Here is a post we made on the differences between tanks that pretty much covers some of the details on a oil catch can.
Oil catch can, air oil separator, breather reservoir, catch tank?
Hello automotive gurus. Often the term oil catch can is used and it covers all tanks used to catch oil. More specifically there are two types of tanks that catch oil from the crankcase/vapor.
The oil catch can with a breather or “filter” on top is a “breather” with a reservoir or tank to accumulate or catch oil. The vapor escapes into the atmosphere so its a open air system. These are used without engine vacuum. The baffle inside a breather tank does not have to be complex. The baffle only helps prevent oil from exiting or getting on the breather/filter. On rally cars, trucks doing jumps/dune buggy, UTV or extreme drag racing its best to have more baffle to prevent splashing up onto the inlet but most applications work great with a simple baffle. With large engine block or valve cover outlets in the 10mm or 1/2inch range you can help prevent crankcase pressure from ever increasing. When doing so you will not only catch some oil from the vapor but also from the rockers, cams and springs throwing oil around. Its also important to note you can catch more oil with smaller outlets as the velocity is higher. Imagine a 3inch tube connected to your vacuum, its going to be hard to suck up dirt since the focus of velocity covers a large area. The other important issue is pre catch can baffling… outlets on the valve cover or block can be a culprit… baffle these so splashing oil can not easily be tossed into the fitting and thus the oil catch can.
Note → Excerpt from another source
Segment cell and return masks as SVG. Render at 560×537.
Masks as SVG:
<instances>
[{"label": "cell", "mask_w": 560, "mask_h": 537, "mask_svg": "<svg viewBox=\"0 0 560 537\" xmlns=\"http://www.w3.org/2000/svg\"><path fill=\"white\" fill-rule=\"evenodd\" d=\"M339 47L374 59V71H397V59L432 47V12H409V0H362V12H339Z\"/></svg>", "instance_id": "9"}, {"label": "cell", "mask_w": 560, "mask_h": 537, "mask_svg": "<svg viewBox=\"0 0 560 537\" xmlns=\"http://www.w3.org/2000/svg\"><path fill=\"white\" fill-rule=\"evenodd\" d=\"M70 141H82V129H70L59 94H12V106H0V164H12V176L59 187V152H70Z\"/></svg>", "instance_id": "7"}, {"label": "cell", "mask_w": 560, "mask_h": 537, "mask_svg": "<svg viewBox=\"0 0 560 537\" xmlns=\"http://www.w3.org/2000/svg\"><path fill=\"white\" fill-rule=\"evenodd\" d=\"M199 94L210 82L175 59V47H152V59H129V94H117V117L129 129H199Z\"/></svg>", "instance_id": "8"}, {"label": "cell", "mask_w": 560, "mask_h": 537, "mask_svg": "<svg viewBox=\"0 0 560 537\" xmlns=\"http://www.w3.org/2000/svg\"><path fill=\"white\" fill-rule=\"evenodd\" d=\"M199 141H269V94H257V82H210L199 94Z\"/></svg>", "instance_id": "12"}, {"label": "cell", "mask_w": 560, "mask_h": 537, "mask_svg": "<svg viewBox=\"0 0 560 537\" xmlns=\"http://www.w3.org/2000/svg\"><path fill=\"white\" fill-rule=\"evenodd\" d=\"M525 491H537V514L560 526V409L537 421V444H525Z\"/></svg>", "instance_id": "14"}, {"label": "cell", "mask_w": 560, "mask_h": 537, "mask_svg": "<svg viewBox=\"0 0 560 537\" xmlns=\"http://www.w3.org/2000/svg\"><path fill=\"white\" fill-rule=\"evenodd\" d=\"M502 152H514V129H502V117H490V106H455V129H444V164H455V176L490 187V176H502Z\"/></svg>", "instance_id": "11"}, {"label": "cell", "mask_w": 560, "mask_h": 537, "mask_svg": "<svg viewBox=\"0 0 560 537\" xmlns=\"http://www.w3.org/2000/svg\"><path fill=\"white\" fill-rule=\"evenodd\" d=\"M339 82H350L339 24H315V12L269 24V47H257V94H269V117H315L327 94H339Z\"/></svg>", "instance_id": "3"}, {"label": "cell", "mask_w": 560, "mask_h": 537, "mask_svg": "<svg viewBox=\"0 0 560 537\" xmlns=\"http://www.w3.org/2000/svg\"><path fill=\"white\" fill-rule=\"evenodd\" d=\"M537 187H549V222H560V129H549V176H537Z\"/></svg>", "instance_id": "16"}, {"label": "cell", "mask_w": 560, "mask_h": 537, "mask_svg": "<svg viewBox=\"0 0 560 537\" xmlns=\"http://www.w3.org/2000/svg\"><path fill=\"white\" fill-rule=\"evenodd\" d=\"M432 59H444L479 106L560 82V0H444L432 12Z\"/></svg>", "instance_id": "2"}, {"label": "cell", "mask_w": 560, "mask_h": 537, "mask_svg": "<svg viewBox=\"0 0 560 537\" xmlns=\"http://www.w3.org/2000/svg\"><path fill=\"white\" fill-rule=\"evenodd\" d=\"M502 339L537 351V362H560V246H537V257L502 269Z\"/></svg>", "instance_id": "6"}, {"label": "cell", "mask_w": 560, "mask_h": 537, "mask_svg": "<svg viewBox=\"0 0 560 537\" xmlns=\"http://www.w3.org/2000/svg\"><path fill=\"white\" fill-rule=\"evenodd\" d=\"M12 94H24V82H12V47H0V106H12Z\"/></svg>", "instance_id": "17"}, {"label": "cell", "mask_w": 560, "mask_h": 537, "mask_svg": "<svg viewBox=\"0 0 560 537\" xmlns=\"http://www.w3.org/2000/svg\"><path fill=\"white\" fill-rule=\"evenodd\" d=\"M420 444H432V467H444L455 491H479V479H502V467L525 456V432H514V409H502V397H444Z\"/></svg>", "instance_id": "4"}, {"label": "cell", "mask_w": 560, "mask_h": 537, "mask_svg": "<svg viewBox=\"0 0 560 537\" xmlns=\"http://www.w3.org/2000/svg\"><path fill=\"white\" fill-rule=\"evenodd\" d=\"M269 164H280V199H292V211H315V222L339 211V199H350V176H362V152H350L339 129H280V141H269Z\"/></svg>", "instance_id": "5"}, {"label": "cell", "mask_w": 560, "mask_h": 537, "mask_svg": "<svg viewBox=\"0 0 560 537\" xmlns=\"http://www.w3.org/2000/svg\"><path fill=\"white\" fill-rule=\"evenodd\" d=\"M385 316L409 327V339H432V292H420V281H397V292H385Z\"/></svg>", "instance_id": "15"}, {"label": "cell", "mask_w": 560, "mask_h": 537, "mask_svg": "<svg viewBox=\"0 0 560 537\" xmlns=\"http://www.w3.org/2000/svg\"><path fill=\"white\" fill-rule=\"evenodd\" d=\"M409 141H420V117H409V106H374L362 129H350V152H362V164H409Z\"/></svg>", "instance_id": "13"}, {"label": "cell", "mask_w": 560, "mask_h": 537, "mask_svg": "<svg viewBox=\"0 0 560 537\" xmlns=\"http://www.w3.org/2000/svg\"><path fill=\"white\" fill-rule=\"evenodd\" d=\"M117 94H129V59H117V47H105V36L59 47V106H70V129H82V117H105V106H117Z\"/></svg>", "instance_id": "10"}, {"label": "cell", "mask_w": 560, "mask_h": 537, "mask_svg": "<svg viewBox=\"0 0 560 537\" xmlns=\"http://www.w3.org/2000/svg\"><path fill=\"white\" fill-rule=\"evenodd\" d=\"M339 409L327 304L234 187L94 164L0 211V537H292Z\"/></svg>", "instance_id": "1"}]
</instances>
This internal baffling will help reduce your caught oil.
Another related factor is using a breather tank with a vacuum pump. For higher horsepower applications or when performance is key and cost does not matter is the addition of a vacuum pump. Thus the engine connects to the pump and the pump flows into a breather tank still. Its best to have a dual breather tank that has increased tank outlet flow for the additional fast high flow velocity that a single -12an outlet pump will flow. These pumps will require a complex or custom bracket, and so a belt and pulley off the crank or alternator will be needed.
Air Oil Separator:
The Air Oil Separator is a much more complex baffled tank that is closed off from the atmosphere. This closed system is much like stock and the engine vacuum helps draw the vapor out of the crankcase and put a vacuum pull on the piston rings. The downside to these tanks: 1. They cost more as the engineering is more complex. 2: It sends burnt oxygen lacking air back into the engine. and 3: Oil can still get into the intake.
The elements or baffles inside can be quite complex and much like a shop air compressor oil/air separator removing all the oil fragments from the air flow can be challenging while still allowing amazing flow through.
Alternately you could use exhaust venturi effects or a electric air pump to create suction but balancing the suction rate based on rpm and thus engine crankcase output can be challenging. Getting the right rate close to creating 12hg of vac (what I have read) on the rings helps them seat and more power can be made by helping the seal and preventing additional crankcase pressure.